Stewart explains that their application will not go forward because the state will not grant incentives to a company that openly intends to discriminate in hiring based on religion, saying it is a violation of the state constitution for these incentives to be used to advance religion. He detailed how Ark Encounter representatives had previously promised not to discriminate in hiring several times, but recently they have stated they have every right to do so, saying, “The Commonwealth’s position hasn’t changed. The applicant’s position has changed.”
Stewart cited AiG CEO Ken Ham’s Nov. 19 fundraising letter that accused the Beshear administration of religious persecution and reaffirmed their desire to discriminate in hiring based on religion. He also cited other statements throughout the year from AiG officials claiming the purpose of the park is to evangelize and indoctrinate its visitors.

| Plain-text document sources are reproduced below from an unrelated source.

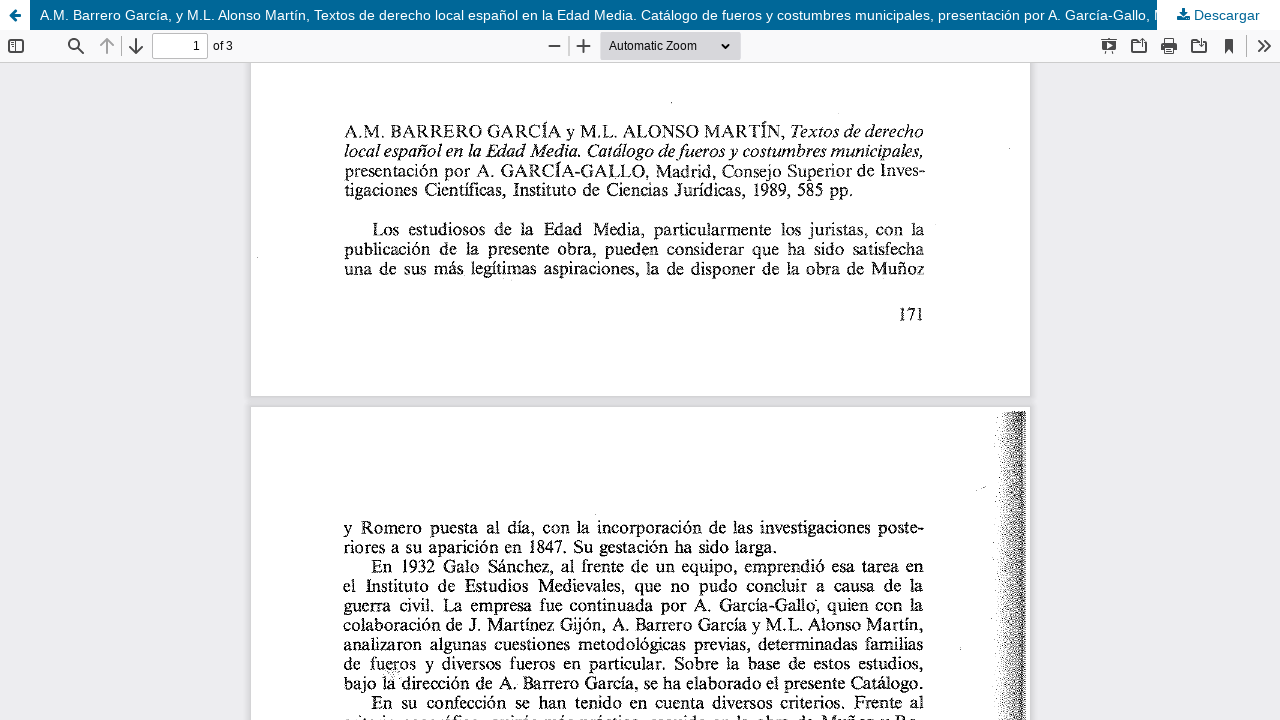

--- FILE ---
content_type: text/html; charset=utf-8
request_url: http://glossae.eu/glossaeojs/article/view/353/329
body_size: 1286
content:
<!DOCTYPE html>
<html lang="es-ES" xml:lang="es-ES">
<head>
	<meta http-equiv="Content-Type" content="text/html; charset=utf-8" />
	<meta name="viewport" content="width=device-width, initial-scale=1.0">
	<title>Vista de A.M. Barrero García, y M.L. Alonso Martín, Textos de derecho local español en la Edad Media. Catálogo de fueros y costumbres municipales, presentación por A. García-Gallo, Madrid, Consejo Superior de Investigaciones Científicas, Instituto de Ciencias Jurí</title>

	
<meta name="generator" content="Open Journal Systems 3.3.0.7">

	<link rel="stylesheet" href="http://glossae.eu/glossaeojs/$$$call$$$/page/page/css?name=stylesheet" type="text/css" /><link rel="stylesheet" href="http://glossae.eu/glossaeojs/$$$call$$$/page/page/css?name=font" type="text/css" /><link rel="stylesheet" href="http://glossae.eu/lib/pkp/styles/fontawesome/fontawesome.css?v=3.3.0.7" type="text/css" /><link rel="stylesheet" href="http://glossae.eu/public/journals/3/styleSheet.css?d=2023-03-22+23%3A46%3A41" type="text/css" />
	<script src="http://glossae.eu/lib/pkp/lib/vendor/components/jquery/jquery.min.js?v=3.3.0.7" type="text/javascript"></script><script src="http://glossae.eu/lib/pkp/lib/vendor/components/jqueryui/jquery-ui.min.js?v=3.3.0.7" type="text/javascript"></script><script src="http://glossae.eu/plugins/themes/default/js/lib/popper/popper.js?v=3.3.0.7" type="text/javascript"></script><script src="http://glossae.eu/plugins/themes/default/js/lib/bootstrap/util.js?v=3.3.0.7" type="text/javascript"></script><script src="http://glossae.eu/plugins/themes/default/js/lib/bootstrap/dropdown.js?v=3.3.0.7" type="text/javascript"></script><script src="http://glossae.eu/plugins/themes/default/js/main.js?v=3.3.0.7" type="text/javascript"></script>
</head>
<body class="pkp_page_article pkp_op_view">

		<header class="header_view">

		<a href="http://glossae.eu/glossaeojs/article/view/353" class="return">
			<span class="pkp_screen_reader">
									Volver a los detalles del artículo
							</span>
		</a>

		<a href="http://glossae.eu/glossaeojs/article/view/353" class="title">
			A.M. Barrero García, y M.L. Alonso Martín, Textos de derecho local español en la Edad Media. Catálogo de fueros y costumbres municipales, presentación por A. García-Gallo, Madrid, Consejo Superior de Investigaciones Científicas, Instituto de Ciencias Jurí
		</a>

		<a href="http://glossae.eu/glossaeojs/article/download/353/329/334" class="download" download>
			<span class="label">
				Descargar
			</span>
			<span class="pkp_screen_reader">
				Descargar PDF
			</span>
		</a>

	</header>

	<script type="text/javascript">
		// Creating iframe's src in JS instead of Smarty so that EZProxy-using sites can find our domain in $pdfUrl and do their rewrites on it.
		$(document).ready(function() {
			var urlBase = "http://glossae.eu/plugins/generic/pdfJsViewer/pdf.js/web/viewer.html?file=";
			var pdfUrl = "http:\/\/glossae.eu\/glossaeojs\/article\/download\/353\/329\/334";
			$("#pdfCanvasContainer > iframe").attr("src", urlBase + encodeURIComponent(pdfUrl));
		});
	</script>

	<div id="pdfCanvasContainer" class="galley_view">
				<iframe src="" width="100%" height="100%" style="min-height: 500px;" title="PDF de A.M. Barrero García, y M.L. Alonso Martín, Textos de derecho local español en la Edad Media. Catálogo de fueros y costumbres municipales, presentación por A. García-Gallo, Madrid, Consejo Superior de Investigaciones Científicas, Instituto de Ciencias Jurí" allowfullscreen webkitallowfullscreen></iframe>
	</div>
	
</body>
</html>


--- FILE ---
content_type: text/css
request_url: http://glossae.eu/public/journals/3/styleSheet.css?d=2023-03-22+23%3A46%3A41
body_size: 166
content:
div.page.page_about, div.copyright_notice, div.entry-content, div.page.page_privacy, div.page {
  text-align: justify;
}

div.section_policy {
	display: none;
}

“Certainly, Ark Encounter has every right to change the nature of the project from a tourism attraction to a ministry,” wrote Stewart. “However, state tourism tax incentives cannot be used to fund religious indoctrination or otherwise be used to advance religion. The use of state incentives in this way violates the Separation of Church and State provisions of the Constitution and is therefore impermissible.”
Stewart went on to wish the Ark Encounter project well, despite the fact that it will receive no money or incentives from the state.
Good. I've been saying the Yabba Dabba D'oh here should never have gotten a dime, and it looks like finally that Ken Ham will have to fork over his own cash. I'm not paying for a Christian indoctrination theme park with my tax dollars, especially when "Christian" here has nothing to do with the teachings of Christ and everything to do with being a complete bigoted asshole to everyone.
Good riddance, and I hope the whole thing burns.